Looking back at the past 18 months since I started attending Old St. Paul’s, I feel blessed to count myself among those fortunate seeds. In fact, I’m so certain that I’ve found good spiritual soil that I have decided to announce it publicly. On March 22, I will be confirmed into the Episcopal Church.
Although I was baptized as a baby in the Methodist Church, I’ve never officially chosen a denomination or even become a formal member of a church community. Up until a few months ago, I never even had a strong interest. Religion is a personal matter, why the need for a public display? Why don the label of any one denomination? Some of those thoughts come through for me in my father’s voice. He’s been a staunch atheist for as long as I’ve known him. Although he loves me and my mother (who’s every inch his intellectual equal), he can’t help but see our desire for faith as some misguided attempt to surrender our reason. That’s not the best soil for a seed to take root in, so I kept churches at arms-length for most of my life. In many ways, staying “nondenominational” is a great way to protect yourself from some of the less comfortable aspects of being a Christian in America. When a church takes a stand you disagree with or a scandal hits the news, it’s easier to protest: “I’m not one of those people.”
But I’m choosing to make Episcopalians, and Old St. Paul’s in particular, my people.
My priests, The Rev. Mary Luck Stanley and The Rev. Mark Stanley, are helping me learn more about who these people are exactly. Through our weekly Forum series, we’re learning about the Episcopalian Church as an organization and as a faith community. In the next few weeks leading up to the Bishop’s visit in March, we will discuss topics ranging from Church hierarchy to the history behind the Book of Common Prayer to where the Church stands on social issues today. I feel tremendously blessed to have this information provided to me so openly, information that often feels buried either in the mystery of Tradition or the challenging language of the doctrine.

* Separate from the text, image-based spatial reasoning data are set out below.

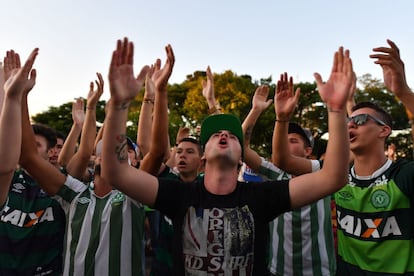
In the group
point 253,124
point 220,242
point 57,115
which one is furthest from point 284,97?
point 57,115

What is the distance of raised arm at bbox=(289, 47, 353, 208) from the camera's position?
8.67 feet

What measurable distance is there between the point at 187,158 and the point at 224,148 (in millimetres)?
2251

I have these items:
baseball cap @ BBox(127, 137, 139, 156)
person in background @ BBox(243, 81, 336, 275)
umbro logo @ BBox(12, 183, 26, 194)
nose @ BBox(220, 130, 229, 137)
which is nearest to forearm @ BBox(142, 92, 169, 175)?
baseball cap @ BBox(127, 137, 139, 156)

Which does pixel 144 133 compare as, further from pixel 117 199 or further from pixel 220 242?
pixel 220 242

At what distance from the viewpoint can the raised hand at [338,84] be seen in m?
2.68

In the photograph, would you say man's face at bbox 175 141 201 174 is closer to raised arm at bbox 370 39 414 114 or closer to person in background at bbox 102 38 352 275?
person in background at bbox 102 38 352 275

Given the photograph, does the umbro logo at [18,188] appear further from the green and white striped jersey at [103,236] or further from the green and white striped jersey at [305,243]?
the green and white striped jersey at [305,243]

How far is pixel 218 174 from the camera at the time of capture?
2938 mm

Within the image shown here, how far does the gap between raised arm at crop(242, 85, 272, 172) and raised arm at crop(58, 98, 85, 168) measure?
2291 millimetres

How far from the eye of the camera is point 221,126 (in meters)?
3.13

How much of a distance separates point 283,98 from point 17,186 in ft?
8.69

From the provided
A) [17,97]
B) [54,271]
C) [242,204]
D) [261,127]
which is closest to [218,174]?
[242,204]

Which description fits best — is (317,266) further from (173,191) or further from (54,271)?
(54,271)

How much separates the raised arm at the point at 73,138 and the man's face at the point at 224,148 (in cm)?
271
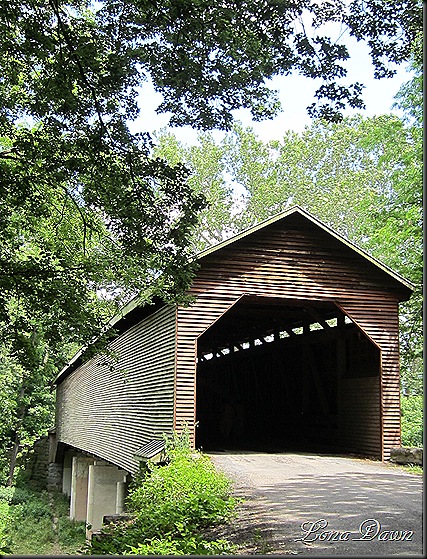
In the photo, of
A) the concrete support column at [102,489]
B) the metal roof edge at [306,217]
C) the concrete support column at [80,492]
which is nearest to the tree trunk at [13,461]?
the concrete support column at [80,492]

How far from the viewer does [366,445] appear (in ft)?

However, I believe I already know the most important facts about my new community. To paraphrase Mary, what binds Episcopalians together is our approach to learning about and practicing our faith rather than a strict set of beliefs. Back when I was church-shopping over a year ago, The Forum series had the greatest influence on my decision to start attending Old St. Paul’s regularly. In many ways, The Forum bridges the divide between my parents’ perspectives on faith by bringing intellectual rigor and curiosity together with faith. I could tell that this was a diverse community that really practiced what it preached. These were people committed to growing as Christians together.
In his Parable of the Sower, Jesus never specifies what types of seeds are being planted by the anonymous farmer. The seeds don’t have to be all alike. There’s room for the doubtful and the certain because we recognize that both have similar spiritual needs. We may not all grow into the same thing, but we do need some of the same nourishment. On March 22, I will make a public announcement, not of what I want to be when I grow up, but where I want to grow. How much luckier I am than a seed in getting to choose my soil.